Le Maroc figure, aux côtés de l’Égypte et de l’Afrique du Sud, parmi les pays moteurs des projets d’hydrogène vert en Afrique, selon un rapport du Energy Industries Council, qui pointe toutefois des freins structurels majeurs liés à l’absence de contrats d’enlèvement et d’infrastructures adaptées.
Le déploiement de l’hydrogène vert sur le continent africain, notamment au Maroc, en Afrique du Sud et en Égypte, demeure à un stade précoce, malgré une multiplication des annonces de projets. Dans un rapport récent, le Energy Industries Council (EIC), organisation professionnelle représentant la chaîne d’approvisionnement énergétique mondiale, souligne que l’insuffisance de contrats d’achat fermes, la faiblesse des réseaux de transport et la fragilité des filières industrielles locales retardent le passage des projets à la décision finale d’investissement.

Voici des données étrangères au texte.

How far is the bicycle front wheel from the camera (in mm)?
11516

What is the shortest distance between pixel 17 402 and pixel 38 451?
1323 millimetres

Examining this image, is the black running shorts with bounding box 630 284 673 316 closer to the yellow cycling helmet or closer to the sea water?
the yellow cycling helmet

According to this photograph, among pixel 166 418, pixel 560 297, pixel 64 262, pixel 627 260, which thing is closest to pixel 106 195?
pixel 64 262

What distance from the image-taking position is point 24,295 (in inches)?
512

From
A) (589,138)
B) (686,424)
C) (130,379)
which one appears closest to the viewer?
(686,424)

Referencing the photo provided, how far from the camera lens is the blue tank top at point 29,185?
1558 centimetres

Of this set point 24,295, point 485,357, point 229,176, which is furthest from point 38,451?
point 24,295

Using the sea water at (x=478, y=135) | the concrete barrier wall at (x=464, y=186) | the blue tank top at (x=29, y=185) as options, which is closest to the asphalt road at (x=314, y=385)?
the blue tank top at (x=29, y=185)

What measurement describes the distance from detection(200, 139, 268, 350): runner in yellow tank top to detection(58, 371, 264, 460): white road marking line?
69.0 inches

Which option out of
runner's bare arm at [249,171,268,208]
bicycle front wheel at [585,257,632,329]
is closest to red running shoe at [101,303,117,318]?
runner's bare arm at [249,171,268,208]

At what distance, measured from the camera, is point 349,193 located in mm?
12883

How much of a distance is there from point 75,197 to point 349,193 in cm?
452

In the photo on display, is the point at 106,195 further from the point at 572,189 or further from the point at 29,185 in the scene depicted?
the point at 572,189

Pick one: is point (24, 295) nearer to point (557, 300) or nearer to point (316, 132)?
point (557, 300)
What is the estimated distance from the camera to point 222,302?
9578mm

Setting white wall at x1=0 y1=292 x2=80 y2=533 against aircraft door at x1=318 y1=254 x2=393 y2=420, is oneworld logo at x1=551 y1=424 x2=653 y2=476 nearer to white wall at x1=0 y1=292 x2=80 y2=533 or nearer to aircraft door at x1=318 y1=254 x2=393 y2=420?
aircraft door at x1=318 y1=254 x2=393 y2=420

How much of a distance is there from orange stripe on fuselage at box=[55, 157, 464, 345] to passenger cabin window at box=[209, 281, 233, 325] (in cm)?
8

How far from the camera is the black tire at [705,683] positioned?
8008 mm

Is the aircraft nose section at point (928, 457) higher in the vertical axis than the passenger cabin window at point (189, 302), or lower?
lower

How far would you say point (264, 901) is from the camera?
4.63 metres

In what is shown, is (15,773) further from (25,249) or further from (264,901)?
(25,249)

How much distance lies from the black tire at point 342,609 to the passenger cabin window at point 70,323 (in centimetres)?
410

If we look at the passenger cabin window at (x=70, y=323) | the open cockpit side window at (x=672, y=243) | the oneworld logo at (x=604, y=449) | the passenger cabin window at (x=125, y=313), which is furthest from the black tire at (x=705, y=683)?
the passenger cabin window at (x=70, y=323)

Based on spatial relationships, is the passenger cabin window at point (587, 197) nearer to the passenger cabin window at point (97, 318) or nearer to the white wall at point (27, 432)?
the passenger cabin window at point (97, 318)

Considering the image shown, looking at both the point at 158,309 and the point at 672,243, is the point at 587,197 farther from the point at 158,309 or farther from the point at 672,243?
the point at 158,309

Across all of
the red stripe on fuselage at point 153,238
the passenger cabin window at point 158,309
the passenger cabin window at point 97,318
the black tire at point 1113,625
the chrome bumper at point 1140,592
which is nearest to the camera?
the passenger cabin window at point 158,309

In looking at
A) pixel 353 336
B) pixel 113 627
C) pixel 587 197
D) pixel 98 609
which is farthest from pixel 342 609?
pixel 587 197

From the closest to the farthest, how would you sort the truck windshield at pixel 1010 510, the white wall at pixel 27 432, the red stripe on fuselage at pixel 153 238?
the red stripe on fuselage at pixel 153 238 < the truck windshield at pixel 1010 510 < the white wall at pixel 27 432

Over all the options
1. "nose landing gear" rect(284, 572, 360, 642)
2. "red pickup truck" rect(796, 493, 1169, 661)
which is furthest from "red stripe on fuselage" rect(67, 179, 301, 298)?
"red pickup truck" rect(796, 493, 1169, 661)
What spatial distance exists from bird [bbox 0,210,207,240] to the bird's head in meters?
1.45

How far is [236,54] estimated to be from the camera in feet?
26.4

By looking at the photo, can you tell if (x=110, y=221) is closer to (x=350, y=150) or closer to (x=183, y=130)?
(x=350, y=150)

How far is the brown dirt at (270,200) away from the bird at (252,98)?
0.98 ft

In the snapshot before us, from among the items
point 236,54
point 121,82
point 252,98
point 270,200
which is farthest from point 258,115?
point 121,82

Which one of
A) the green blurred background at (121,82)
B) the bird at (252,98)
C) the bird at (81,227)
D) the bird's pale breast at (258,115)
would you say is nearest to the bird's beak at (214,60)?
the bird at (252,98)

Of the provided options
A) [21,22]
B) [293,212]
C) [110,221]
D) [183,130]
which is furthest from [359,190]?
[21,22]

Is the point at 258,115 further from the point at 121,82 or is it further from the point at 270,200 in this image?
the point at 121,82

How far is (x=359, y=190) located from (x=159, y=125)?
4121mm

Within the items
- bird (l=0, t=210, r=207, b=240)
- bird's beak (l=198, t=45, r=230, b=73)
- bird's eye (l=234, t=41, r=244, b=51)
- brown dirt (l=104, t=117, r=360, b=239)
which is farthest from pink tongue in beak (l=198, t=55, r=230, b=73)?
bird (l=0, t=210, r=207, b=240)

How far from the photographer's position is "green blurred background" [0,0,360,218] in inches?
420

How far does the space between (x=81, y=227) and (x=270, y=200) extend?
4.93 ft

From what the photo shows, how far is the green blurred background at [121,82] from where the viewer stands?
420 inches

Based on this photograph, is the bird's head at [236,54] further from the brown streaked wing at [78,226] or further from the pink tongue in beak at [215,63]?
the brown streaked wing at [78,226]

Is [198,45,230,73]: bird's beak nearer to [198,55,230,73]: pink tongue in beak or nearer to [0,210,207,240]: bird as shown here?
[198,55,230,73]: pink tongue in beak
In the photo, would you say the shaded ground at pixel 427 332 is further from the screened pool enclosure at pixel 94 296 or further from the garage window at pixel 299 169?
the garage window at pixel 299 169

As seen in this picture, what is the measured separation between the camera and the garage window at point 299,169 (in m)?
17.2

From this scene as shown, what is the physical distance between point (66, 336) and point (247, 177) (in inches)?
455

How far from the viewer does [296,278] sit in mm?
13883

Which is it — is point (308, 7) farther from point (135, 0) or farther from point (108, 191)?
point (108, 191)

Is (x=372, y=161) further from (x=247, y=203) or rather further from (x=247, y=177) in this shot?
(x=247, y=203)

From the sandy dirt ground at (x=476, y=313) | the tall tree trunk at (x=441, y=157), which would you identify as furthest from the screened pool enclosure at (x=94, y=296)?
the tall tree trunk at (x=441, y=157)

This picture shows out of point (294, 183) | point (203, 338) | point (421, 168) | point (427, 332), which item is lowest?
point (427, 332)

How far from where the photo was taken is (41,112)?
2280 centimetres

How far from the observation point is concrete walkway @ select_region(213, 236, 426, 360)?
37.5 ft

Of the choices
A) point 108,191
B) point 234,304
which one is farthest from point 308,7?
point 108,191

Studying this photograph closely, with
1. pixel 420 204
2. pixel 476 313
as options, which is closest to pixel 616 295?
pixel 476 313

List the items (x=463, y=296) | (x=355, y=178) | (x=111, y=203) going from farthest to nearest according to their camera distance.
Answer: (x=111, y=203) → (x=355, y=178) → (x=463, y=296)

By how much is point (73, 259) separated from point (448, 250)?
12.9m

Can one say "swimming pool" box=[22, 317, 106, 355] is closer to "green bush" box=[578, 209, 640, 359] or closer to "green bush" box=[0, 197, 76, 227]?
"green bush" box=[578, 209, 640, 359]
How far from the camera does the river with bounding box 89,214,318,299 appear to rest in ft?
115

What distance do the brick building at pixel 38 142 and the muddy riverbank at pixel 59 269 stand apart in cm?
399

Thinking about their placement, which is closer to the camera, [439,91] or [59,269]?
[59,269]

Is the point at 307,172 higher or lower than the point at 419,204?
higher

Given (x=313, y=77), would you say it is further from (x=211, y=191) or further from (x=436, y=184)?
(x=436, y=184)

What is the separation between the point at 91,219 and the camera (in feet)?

D’après la base de données EICDataStream, soixante-dix-huit projets d’hydrogène vert sont actuellement annoncés en Afrique. La concentration est particulièrement marquée en Égypte, au Maroc et en Afrique du Sud, qui capitalisent sur leur potentiel solaire et éolien afin de produire de l’hydrogène et des dérivés, comme l’ammoniac, destinés à l’exportation vers l’Europe et l’Asie. Ces initiatives s’inscrivent dans des stratégies nationales associant transition énergétique, accords industriels et, dans certains cas, production d’acier bas carbone. Toutefois, seuls deux projets de petite taille sont aujourd’hui en exploitation sur le continent, tous deux en Namibie, pour une puissance cumulée de dix-sept mégawatts, illustrant le décalage entre annonces et réalisations.
Le rapport évalue la capacité d’électrolyse projetée en Afrique à environ trente-huit gigawatts, pour un volume d’investissements estimé à 194 milliards de dollars. À titre de comparaison, l’Europe prévoit des capacités supérieures pour un coût total inférieur, de l’ordre de 170 milliards de dollars. L’écart s’explique par l’intégration, dans les projets africains, d’infrastructures lourdes encore inexistantes, telles que les conduites de transport, les centrales électriques et les unités de dessalement nécessaires à l’approvisionnement en eau.
Les investissements annoncés sont fortement concentrés, l’Égypte, le Maroc et l’Afrique du Sud représentant près de quatre-vingts pour cent des montants cumulés. L’Égypte se distingue avec environ 88,5 milliards de dollars de projets, adossés à une stratégie nationale dédiée à l’hydrogène bas carbone. L’Afrique du Nord, dont le Maroc, privilégie les exportations vers l’Europe, l’Allemagne étant identifiée comme débouché prioritaire, tandis que l’Afrique subsaharienne s’oriente davantage vers l’ammoniac à destination des marchés asiatiques, notamment le Japon et la Corée du Sud.
Selon les auteurs du rapport, l’absence de contrats d’enlèvement constitue l’un des principaux verrous. « Les accords d’achat sont déterminants pour faire passer les projets de la phase préliminaire à la construction », estiment Jack Boggis et Chris Shirley, soulignant que l’incertitude sur les revenus freine même les projets les mieux positionnés. L’étude recommande de privilégier, dans un premier temps, des projets de taille modeste disposant de débouchés sécurisés et d’infrastructures opérationnelles.
Dans ce contexte, le Maroc apparaît comme l’un des pôles centraux de la dynamique africaine de l’hydrogène vert, soutenu par son potentiel renouvelable et sa proximité géographique avec l’Europe, mais confronté, comme l’ensemble du continent, aux contraintes de financement, de structuration industrielle et de sécurisation de la demande.